Objective
Please reproduce the records below word for word, leaving out the pictures.

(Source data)
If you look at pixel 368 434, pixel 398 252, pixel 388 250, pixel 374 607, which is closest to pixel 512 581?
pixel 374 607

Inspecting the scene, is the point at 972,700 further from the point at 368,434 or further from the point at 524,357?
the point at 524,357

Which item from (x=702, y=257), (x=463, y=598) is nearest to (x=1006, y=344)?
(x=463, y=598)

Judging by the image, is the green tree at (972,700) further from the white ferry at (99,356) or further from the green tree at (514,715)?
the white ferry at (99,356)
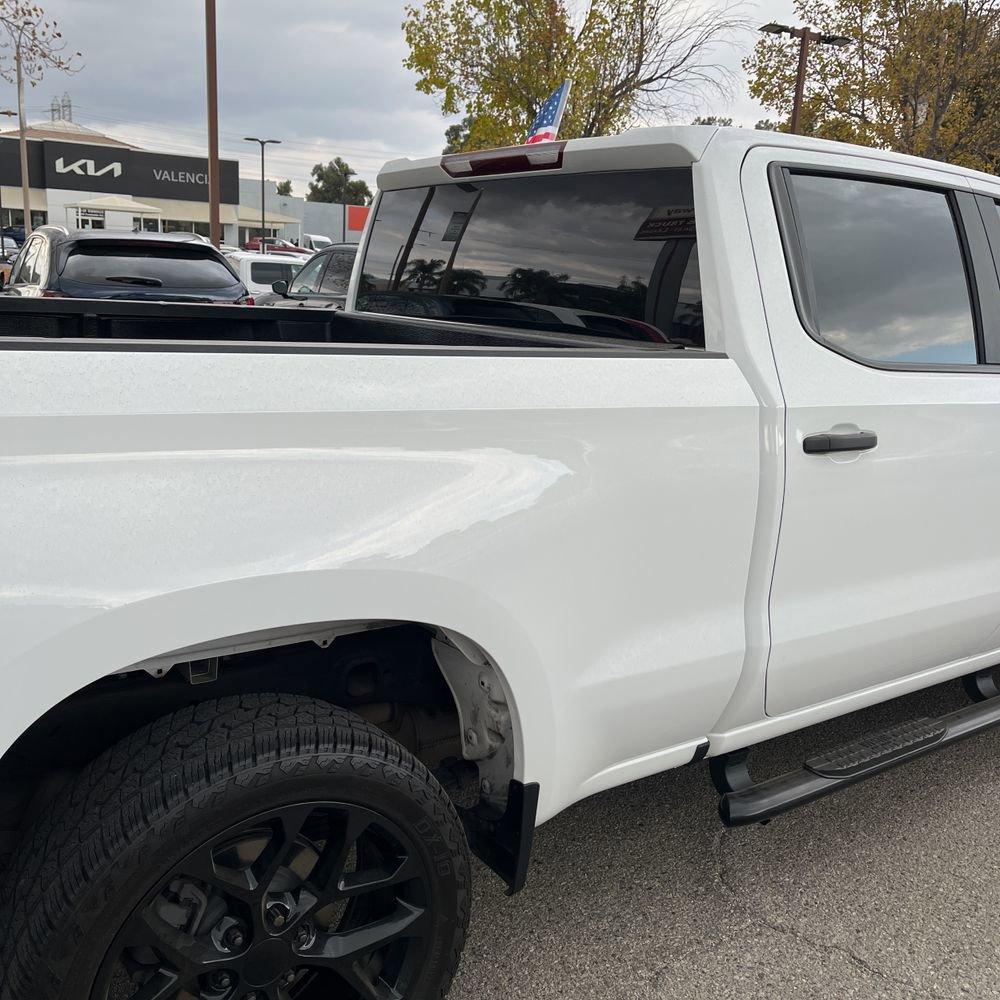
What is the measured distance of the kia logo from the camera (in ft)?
168

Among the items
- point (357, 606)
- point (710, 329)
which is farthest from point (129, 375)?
point (710, 329)

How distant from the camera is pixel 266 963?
165 cm

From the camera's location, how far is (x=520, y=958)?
7.50 ft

Answer below
If you look at pixel 368 434, pixel 398 252, pixel 388 250, pixel 374 607, which is closest to pixel 512 581?
pixel 374 607

Inspecting the scene, is the point at 972,700 further from the point at 368,434 or further from the point at 524,357?
the point at 524,357

Which item from (x=702, y=257), (x=463, y=598) is nearest to (x=1006, y=344)?
(x=463, y=598)

Judging by the image, is the green tree at (972,700) further from the white ferry at (99,356) or further from the green tree at (514,715)?
the white ferry at (99,356)
What is the measured distance of the kia logo from the camera (in ft)?
168

Among the items
- point (357, 606)
- point (710, 329)
which is farthest from point (129, 375)?
point (710, 329)

How distant from the camera is pixel 266 963?
165 cm

From the camera's location, how far is (x=520, y=958)?
7.50 ft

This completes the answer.